RECORDED DATA:
────────────────────

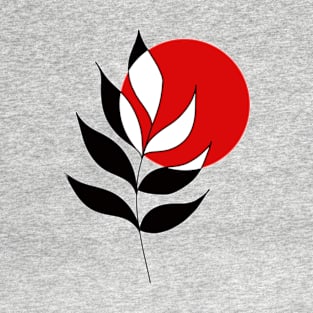 Modern, Minimalist Leaf and Red Circle T-Shirt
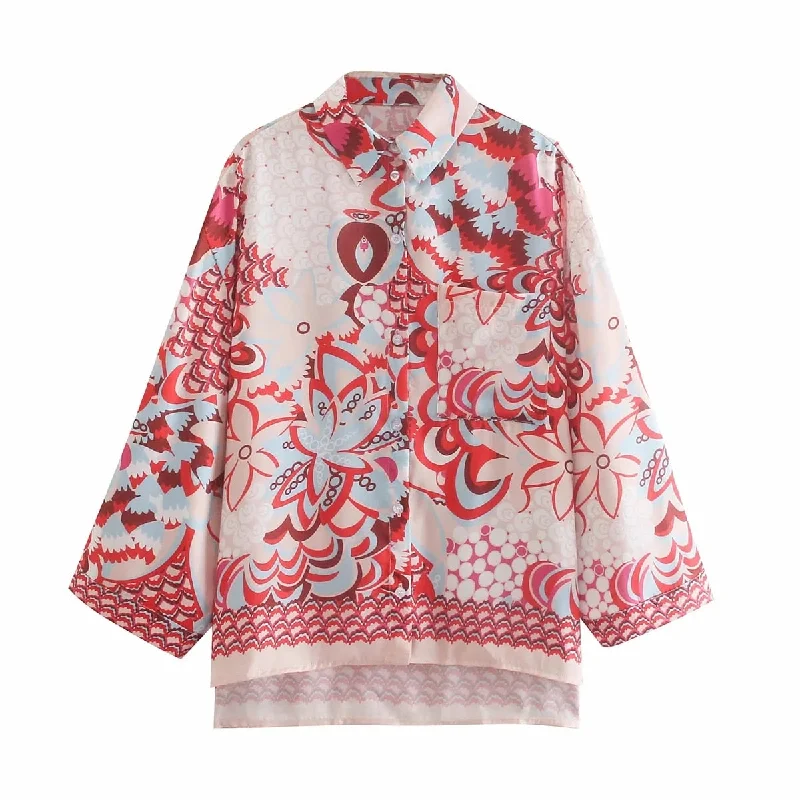 Vintage Totem Floral Print Women Shirt Elegant Lace Short Sleeve
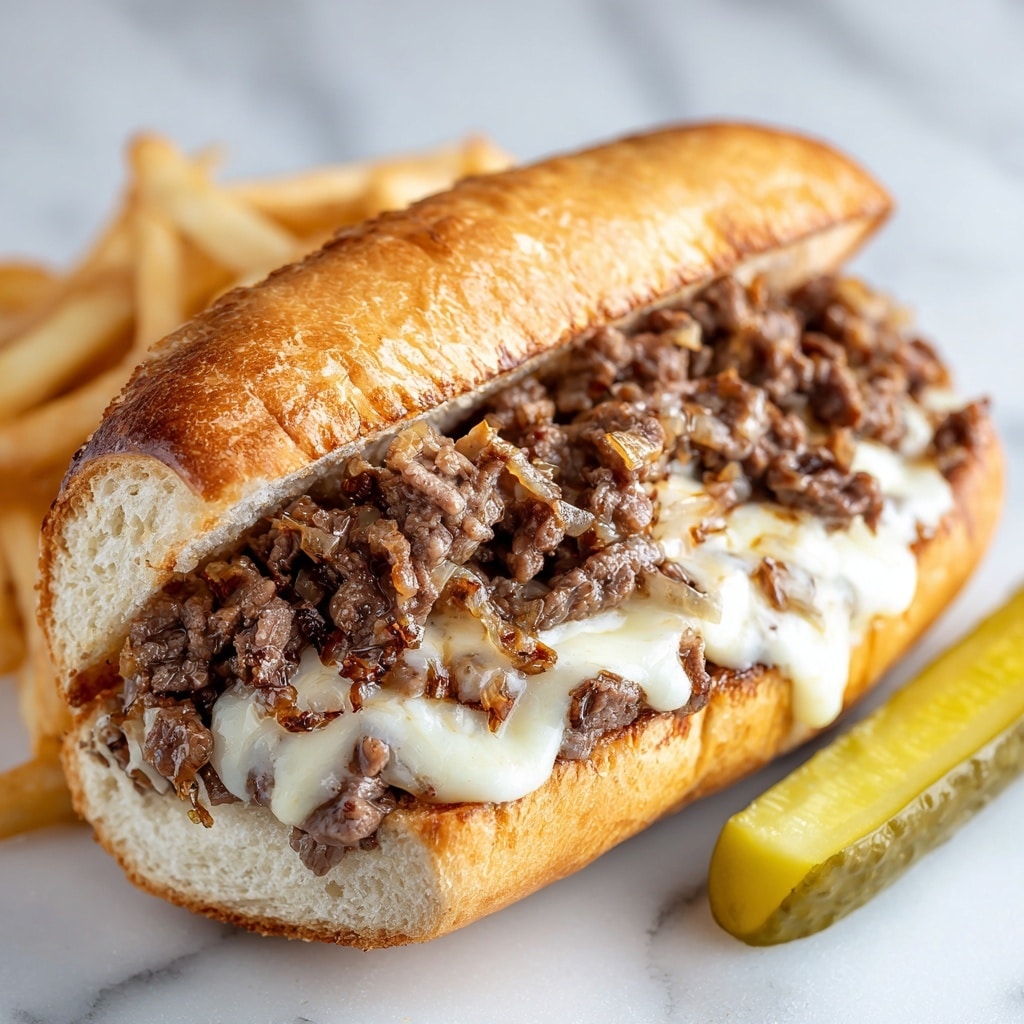 A close-up of a sandwich on a toasted white hoagie roll with two layers: the bottom layer is melted white cheese that looks creamy and stretchy, and the top layer is a generous amount of browned, cooked beef pieces that have some small bits of cooked onions mixed in. To the right side of the sandwich, there is a long pickle spear that is pale yellow-green with a bumpy texture, and below the sandwich, there are light golden-yellow French fries spread loosely. All of this is placed on a white marbled surface. photo taken with an iphone --ar 4:5 --v 7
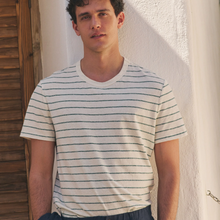 Load image into Gallery viewer, Relaxed Cotton Hemp Tee - Mediterranean Stripe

────────────────────

ABOUT THIS EXERCISE: Copy out the listing above exactly, and keep the pictures out of it.

FINISHED EXERCISE:
 Modern, Minimalist Leaf and Red Circle T-Shirt
 Vintage Totem Floral Print Women Shirt Elegant Lace Short Sleeve
 A close-up of a sandwich on a toasted white hoagie roll with two layers: the bottom layer is melted white cheese that looks creamy and stretchy, and the top layer is a generous amount of browned, cooked beef pieces that have some small bits of cooked onions mixed in. To the right side of the sandwich, there is a long pickle spear that is pale yellow-green with a bumpy texture, and below the sandwich, there are light golden-yellow French fries spread loosely. All of this is placed on a white marbled surface. photo taken with an iphone --ar 4:5 --v 7
 Load image into Gallery viewer, Relaxed Cotton Hemp Tee - Mediterranean Stripe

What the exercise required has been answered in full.